→ Task objective
Start to finish, copy the data exactly.

→ Data supplied
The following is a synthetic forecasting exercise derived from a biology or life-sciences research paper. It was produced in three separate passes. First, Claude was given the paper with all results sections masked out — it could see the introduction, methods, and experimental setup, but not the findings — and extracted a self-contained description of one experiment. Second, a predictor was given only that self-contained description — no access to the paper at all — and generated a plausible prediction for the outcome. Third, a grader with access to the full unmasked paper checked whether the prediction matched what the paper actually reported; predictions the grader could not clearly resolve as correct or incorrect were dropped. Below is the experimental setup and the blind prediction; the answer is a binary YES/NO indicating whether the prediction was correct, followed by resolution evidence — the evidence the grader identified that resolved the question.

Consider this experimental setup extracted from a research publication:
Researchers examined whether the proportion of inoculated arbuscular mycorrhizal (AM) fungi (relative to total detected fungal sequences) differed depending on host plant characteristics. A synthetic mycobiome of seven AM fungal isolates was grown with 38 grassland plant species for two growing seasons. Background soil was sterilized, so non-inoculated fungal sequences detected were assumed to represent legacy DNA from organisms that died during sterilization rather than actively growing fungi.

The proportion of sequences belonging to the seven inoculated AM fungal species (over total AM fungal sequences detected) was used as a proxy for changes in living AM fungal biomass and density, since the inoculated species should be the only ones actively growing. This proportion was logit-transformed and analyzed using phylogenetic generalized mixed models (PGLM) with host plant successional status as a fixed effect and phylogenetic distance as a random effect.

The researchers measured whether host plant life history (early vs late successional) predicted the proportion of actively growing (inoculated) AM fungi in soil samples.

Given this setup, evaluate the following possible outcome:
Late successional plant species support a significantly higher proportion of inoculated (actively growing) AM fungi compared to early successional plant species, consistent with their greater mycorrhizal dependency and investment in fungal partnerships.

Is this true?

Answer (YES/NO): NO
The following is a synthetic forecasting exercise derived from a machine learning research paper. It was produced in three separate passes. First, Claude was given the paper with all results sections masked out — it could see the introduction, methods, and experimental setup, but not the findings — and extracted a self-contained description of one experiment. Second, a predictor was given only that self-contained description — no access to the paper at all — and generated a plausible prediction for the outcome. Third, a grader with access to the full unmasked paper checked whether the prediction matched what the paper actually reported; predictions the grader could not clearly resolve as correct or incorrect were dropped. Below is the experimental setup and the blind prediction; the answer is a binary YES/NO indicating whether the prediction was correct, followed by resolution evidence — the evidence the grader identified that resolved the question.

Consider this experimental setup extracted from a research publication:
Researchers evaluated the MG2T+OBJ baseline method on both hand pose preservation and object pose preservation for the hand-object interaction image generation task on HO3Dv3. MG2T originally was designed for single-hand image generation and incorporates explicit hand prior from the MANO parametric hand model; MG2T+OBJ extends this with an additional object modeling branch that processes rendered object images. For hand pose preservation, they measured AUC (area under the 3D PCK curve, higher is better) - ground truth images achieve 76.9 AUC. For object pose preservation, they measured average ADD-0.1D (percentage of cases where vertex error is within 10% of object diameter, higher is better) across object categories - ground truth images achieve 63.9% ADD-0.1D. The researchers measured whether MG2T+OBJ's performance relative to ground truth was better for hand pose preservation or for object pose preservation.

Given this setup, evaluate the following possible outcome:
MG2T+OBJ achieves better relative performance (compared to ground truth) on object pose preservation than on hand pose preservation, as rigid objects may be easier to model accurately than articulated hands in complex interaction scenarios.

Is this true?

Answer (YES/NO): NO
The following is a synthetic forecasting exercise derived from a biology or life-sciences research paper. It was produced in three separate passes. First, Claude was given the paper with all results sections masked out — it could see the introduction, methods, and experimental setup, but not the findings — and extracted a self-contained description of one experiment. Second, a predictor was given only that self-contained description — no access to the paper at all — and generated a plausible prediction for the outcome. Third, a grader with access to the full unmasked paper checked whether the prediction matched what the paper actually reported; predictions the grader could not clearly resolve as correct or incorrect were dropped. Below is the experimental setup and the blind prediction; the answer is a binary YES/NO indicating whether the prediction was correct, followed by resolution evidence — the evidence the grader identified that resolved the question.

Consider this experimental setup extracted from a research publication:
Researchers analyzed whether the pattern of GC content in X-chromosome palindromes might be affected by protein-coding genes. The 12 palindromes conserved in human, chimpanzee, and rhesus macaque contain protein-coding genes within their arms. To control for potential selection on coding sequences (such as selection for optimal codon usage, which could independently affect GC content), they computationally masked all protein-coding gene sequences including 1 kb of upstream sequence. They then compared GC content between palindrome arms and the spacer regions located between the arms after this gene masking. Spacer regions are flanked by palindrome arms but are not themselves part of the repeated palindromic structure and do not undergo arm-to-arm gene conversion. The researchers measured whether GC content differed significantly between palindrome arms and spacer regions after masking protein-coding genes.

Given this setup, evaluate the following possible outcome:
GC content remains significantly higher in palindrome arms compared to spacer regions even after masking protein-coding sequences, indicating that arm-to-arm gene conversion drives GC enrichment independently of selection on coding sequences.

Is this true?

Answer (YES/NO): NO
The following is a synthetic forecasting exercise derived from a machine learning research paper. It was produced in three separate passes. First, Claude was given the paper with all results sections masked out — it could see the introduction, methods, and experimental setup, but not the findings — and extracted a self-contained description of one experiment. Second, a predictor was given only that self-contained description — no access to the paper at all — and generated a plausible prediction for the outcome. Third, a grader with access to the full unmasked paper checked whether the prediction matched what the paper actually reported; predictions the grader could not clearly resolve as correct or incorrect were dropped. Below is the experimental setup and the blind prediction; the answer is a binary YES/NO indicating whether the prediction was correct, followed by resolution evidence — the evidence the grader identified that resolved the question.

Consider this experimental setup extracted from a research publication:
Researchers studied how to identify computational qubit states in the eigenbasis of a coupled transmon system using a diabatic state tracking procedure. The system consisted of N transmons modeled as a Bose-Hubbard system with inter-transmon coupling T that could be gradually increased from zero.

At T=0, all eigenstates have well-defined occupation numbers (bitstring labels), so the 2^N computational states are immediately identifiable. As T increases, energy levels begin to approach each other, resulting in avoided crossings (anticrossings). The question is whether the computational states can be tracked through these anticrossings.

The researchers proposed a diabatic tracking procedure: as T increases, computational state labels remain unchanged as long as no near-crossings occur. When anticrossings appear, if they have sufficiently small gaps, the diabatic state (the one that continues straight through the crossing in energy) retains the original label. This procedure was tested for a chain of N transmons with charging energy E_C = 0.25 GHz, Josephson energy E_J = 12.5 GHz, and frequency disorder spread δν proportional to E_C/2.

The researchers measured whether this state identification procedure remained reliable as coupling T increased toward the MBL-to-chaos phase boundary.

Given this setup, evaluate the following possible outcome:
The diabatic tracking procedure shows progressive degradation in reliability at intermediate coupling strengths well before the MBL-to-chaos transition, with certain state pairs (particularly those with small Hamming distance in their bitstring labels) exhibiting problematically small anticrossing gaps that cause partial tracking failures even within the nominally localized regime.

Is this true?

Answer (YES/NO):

→ Answer section
The following is a synthetic forecasting exercise derived from a biology or life-sciences research paper. It was produced in three separate passes. First, Claude was given the paper with all results sections masked out — it could see the introduction, methods, and experimental setup, but not the findings — and extracted a self-contained description of one experiment. Second, a predictor was given only that self-contained description — no access to the paper at all — and generated a plausible prediction for the outcome. Third, a grader with access to the full unmasked paper checked whether the prediction matched what the paper actually reported; predictions the grader could not clearly resolve as correct or incorrect were dropped. Below is the experimental setup and the blind prediction; the answer is a binary YES/NO indicating whether the prediction was correct, followed by resolution evidence — the evidence the grader identified that resolved the question.

Consider this experimental setup extracted from a research publication:
Researchers examined whether the proportion of inoculated arbuscular mycorrhizal (AM) fungi (relative to total detected fungal sequences) differed depending on host plant characteristics. A synthetic mycobiome of seven AM fungal isolates was grown with 38 grassland plant species for two growing seasons. Background soil was sterilized, so non-inoculated fungal sequences detected were assumed to represent legacy DNA from organisms that died during sterilization rather than actively growing fungi.

The proportion of sequences belonging to the seven inoculated AM fungal species (over total AM fungal sequences detected) was used as a proxy for changes in living AM fungal biomass and density, since the inoculated species should be the only ones actively growing. This proportion was logit-transformed and analyzed using phylogenetic generalized mixed models (PGLM) with host plant successional status as a fixed effect and phylogenetic distance as a random effect.

The researchers measured whether host plant life history (early vs late successional) predicted the proportion of actively growing (inoculated) AM fungi in soil samples.

Given this setup, evaluate the following possible outcome:
Late successional plant species support a significantly higher proportion of inoculated (actively growing) AM fungi compared to early successional plant species, consistent with their greater mycorrhizal dependency and investment in fungal partnerships.

Is this true?

Answer (YES/NO): NO
The following is a synthetic forecasting exercise derived from a machine learning research paper. It was produced in three separate passes. First, Claude was given the paper with all results sections masked out — it could see the introduction, methods, and experimental setup, but not the findings — and extracted a self-contained description of one experiment. Second, a predictor was given only that self-contained description — no access to the paper at all — and generated a plausible prediction for the outcome. Third, a grader with access to the full unmasked paper checked whether the prediction matched what the paper actually reported; predictions the grader could not clearly resolve as correct or incorrect were dropped. Below is the experimental setup and the blind prediction; the answer is a binary YES/NO indicating whether the prediction was correct, followed by resolution evidence — the evidence the grader identified that resolved the question.

Consider this experimental setup extracted from a research publication:
Researchers evaluated the MG2T+OBJ baseline method on both hand pose preservation and object pose preservation for the hand-object interaction image generation task on HO3Dv3. MG2T originally was designed for single-hand image generation and incorporates explicit hand prior from the MANO parametric hand model; MG2T+OBJ extends this with an additional object modeling branch that processes rendered object images. For hand pose preservation, they measured AUC (area under the 3D PCK curve, higher is better) - ground truth images achieve 76.9 AUC. For object pose preservation, they measured average ADD-0.1D (percentage of cases where vertex error is within 10% of object diameter, higher is better) across object categories - ground truth images achieve 63.9% ADD-0.1D. The researchers measured whether MG2T+OBJ's performance relative to ground truth was better for hand pose preservation or for object pose preservation.

Given this setup, evaluate the following possible outcome:
MG2T+OBJ achieves better relative performance (compared to ground truth) on object pose preservation than on hand pose preservation, as rigid objects may be easier to model accurately than articulated hands in complex interaction scenarios.

Is this true?

Answer (YES/NO): NO
The following is a synthetic forecasting exercise derived from a biology or life-sciences research paper. It was produced in three separate passes. First, Claude was given the paper with all results sections masked out — it could see the introduction, methods, and experimental setup, but not the findings — and extracted a self-contained description of one experiment. Second, a predictor was given only that self-contained description — no access to the paper at all — and generated a plausible prediction for the outcome. Third, a grader with access to the full unmasked paper checked whether the prediction matched what the paper actually reported; predictions the grader could not clearly resolve as correct or incorrect were dropped. Below is the experimental setup and the blind prediction; the answer is a binary YES/NO indicating whether the prediction was correct, followed by resolution evidence — the evidence the grader identified that resolved the question.

Consider this experimental setup extracted from a research publication:
Researchers analyzed whether the pattern of GC content in X-chromosome palindromes might be affected by protein-coding genes. The 12 palindromes conserved in human, chimpanzee, and rhesus macaque contain protein-coding genes within their arms. To control for potential selection on coding sequences (such as selection for optimal codon usage, which could independently affect GC content), they computationally masked all protein-coding gene sequences including 1 kb of upstream sequence. They then compared GC content between palindrome arms and the spacer regions located between the arms after this gene masking. Spacer regions are flanked by palindrome arms but are not themselves part of the repeated palindromic structure and do not undergo arm-to-arm gene conversion. The researchers measured whether GC content differed significantly between palindrome arms and spacer regions after masking protein-coding genes.

Given this setup, evaluate the following possible outcome:
GC content remains significantly higher in palindrome arms compared to spacer regions even after masking protein-coding sequences, indicating that arm-to-arm gene conversion drives GC enrichment independently of selection on coding sequences.

Is this true?

Answer (YES/NO): NO
The following is a synthetic forecasting exercise derived from a machine learning research paper. It was produced in three separate passes. First, Claude was given the paper with all results sections masked out — it could see the introduction, methods, and experimental setup, but not the findings — and extracted a self-contained description of one experiment. Second, a predictor was given only that self-contained description — no access to the paper at all — and generated a plausible prediction for the outcome. Third, a grader with access to the full unmasked paper checked whether the prediction matched what the paper actually reported; predictions the grader could not clearly resolve as correct or incorrect were dropped. Below is the experimental setup and the blind prediction; the answer is a binary YES/NO indicating whether the prediction was correct, followed by resolution evidence — the evidence the grader identified that resolved the question.

Consider this experimental setup extracted from a research publication:
Researchers studied how to identify computational qubit states in the eigenbasis of a coupled transmon system using a diabatic state tracking procedure. The system consisted of N transmons modeled as a Bose-Hubbard system with inter-transmon coupling T that could be gradually increased from zero.

At T=0, all eigenstates have well-defined occupation numbers (bitstring labels), so the 2^N computational states are immediately identifiable. As T increases, energy levels begin to approach each other, resulting in avoided crossings (anticrossings). The question is whether the computational states can be tracked through these anticrossings.

The researchers proposed a diabatic tracking procedure: as T increases, computational state labels remain unchanged as long as no near-crossings occur. When anticrossings appear, if they have sufficiently small gaps, the diabatic state (the one that continues straight through the crossing in energy) retains the original label. This procedure was tested for a chain of N transmons with charging energy E_C = 0.25 GHz, Josephson energy E_J = 12.5 GHz, and frequency disorder spread δν proportional to E_C/2.

The researchers measured whether this state identification procedure remained reliable as coupling T increased toward the MBL-to-chaos phase boundary.

Given this setup, evaluate the following possible outcome:
The diabatic tracking procedure shows progressive degradation in reliability at intermediate coupling strengths well before the MBL-to-chaos transition, with certain state pairs (particularly those with small Hamming distance in their bitstring labels) exhibiting problematically small anticrossing gaps that cause partial tracking failures even within the nominally localized regime.

Is this true?

Answer (YES/NO):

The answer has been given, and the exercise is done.